Pull every line with the word "epoch" out of the entries below.

### Dataset
★ ★ ★ ★
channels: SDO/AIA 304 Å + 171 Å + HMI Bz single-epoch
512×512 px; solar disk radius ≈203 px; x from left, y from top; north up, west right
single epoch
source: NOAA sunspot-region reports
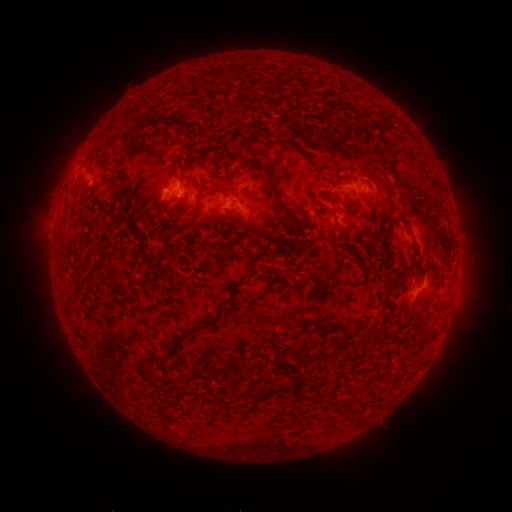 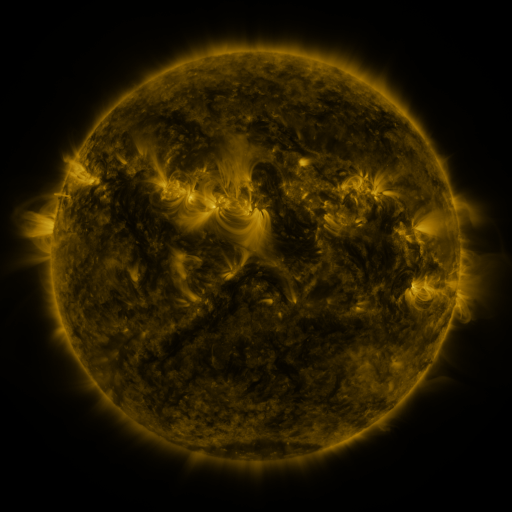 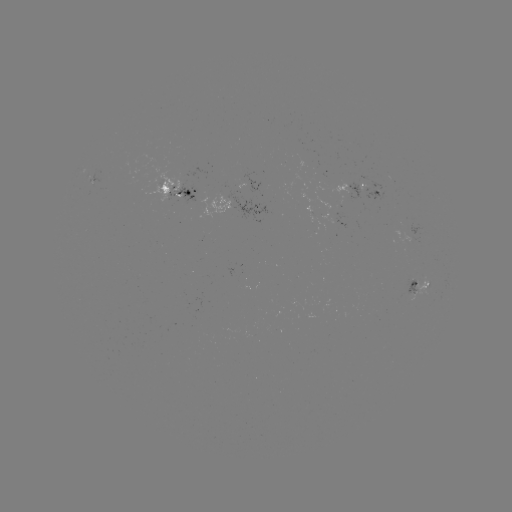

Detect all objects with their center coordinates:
spotted active region: (92, 178)
spotted active region: (369, 188)
spotted active region: (181, 189)
spotted active region: (238, 204)
spotted active region: (423, 285)
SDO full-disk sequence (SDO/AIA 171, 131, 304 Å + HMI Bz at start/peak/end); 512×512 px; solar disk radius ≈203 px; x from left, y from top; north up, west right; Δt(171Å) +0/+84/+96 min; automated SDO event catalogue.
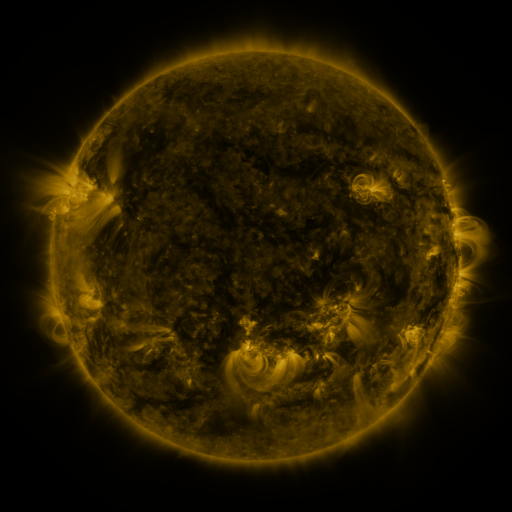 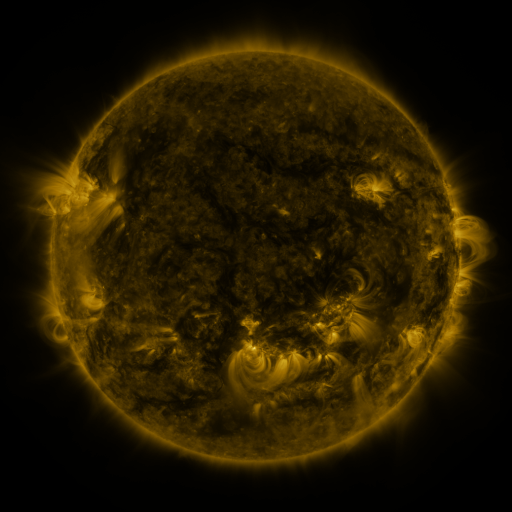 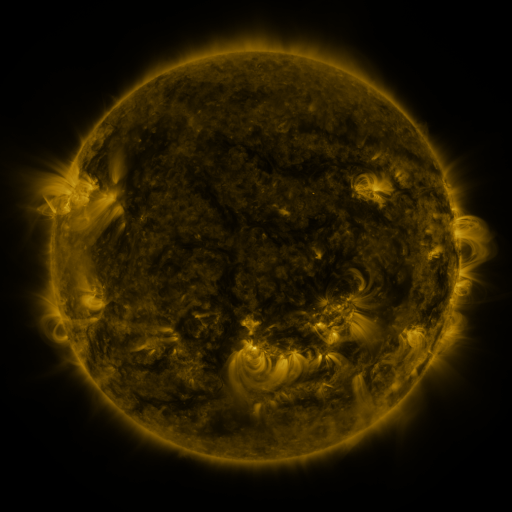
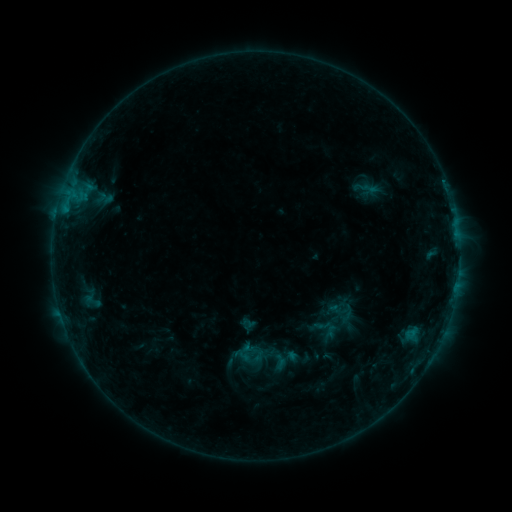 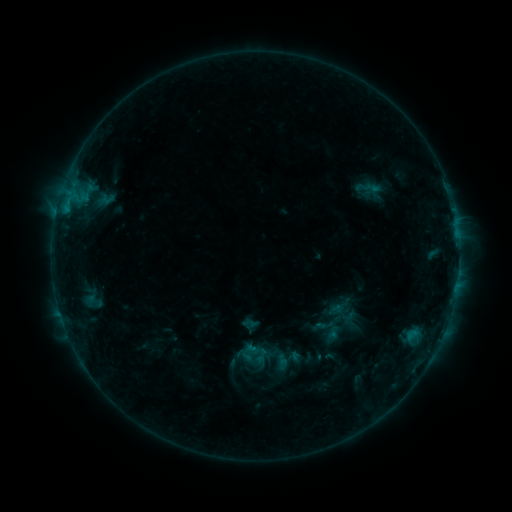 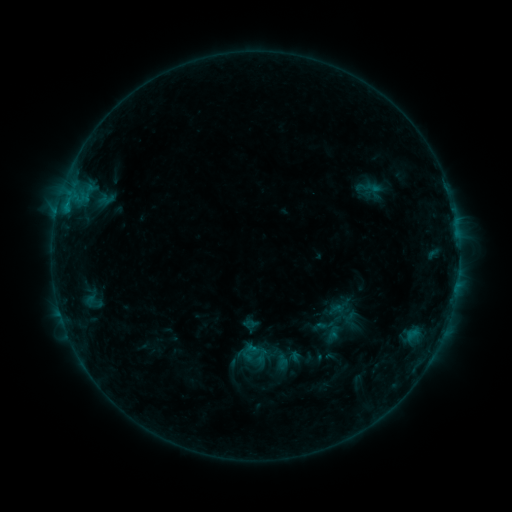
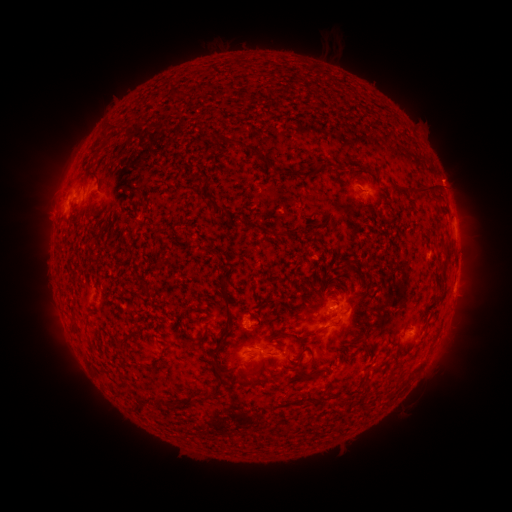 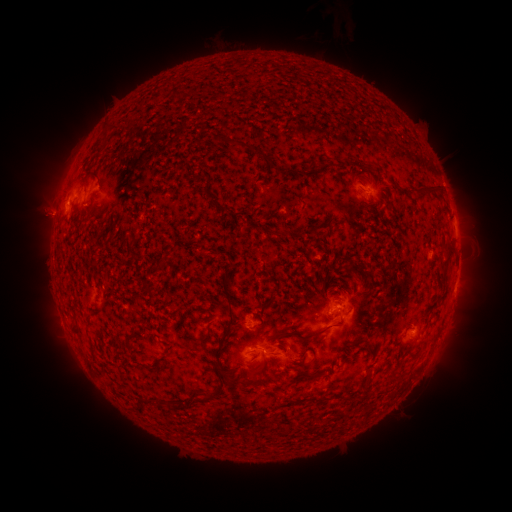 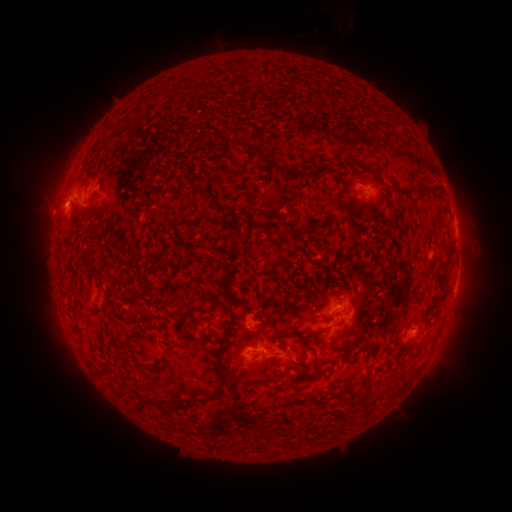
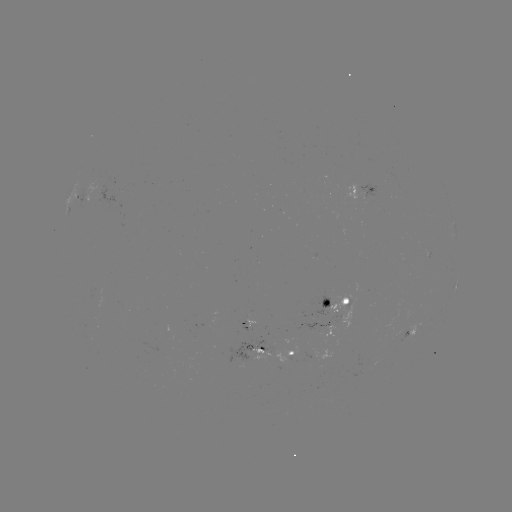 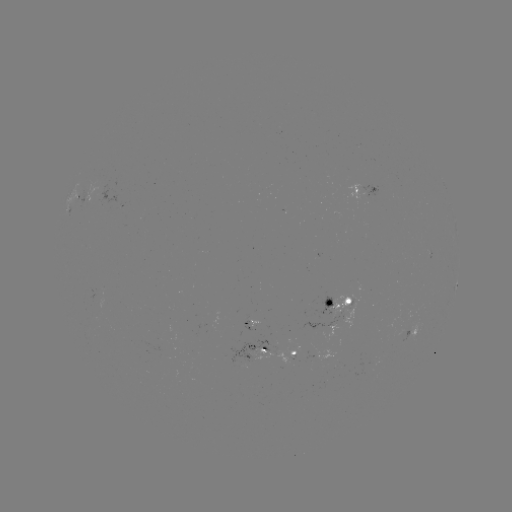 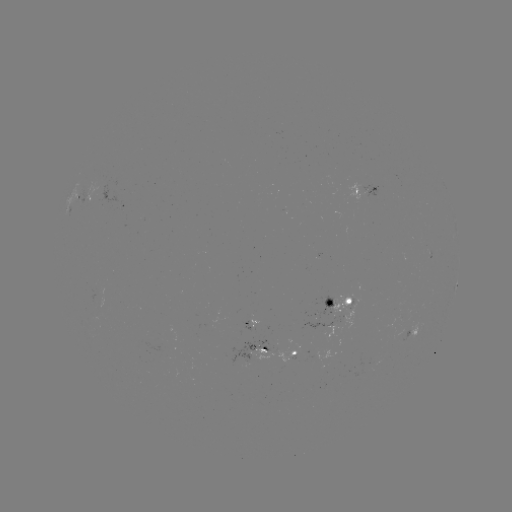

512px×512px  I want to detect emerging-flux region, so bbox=[96, 176, 118, 205].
★ ★ ★ ★
### Solution to this exercise
channels: SDO/AIA 304 Å + 171 Å + HMI Bz single-epoch
single epoch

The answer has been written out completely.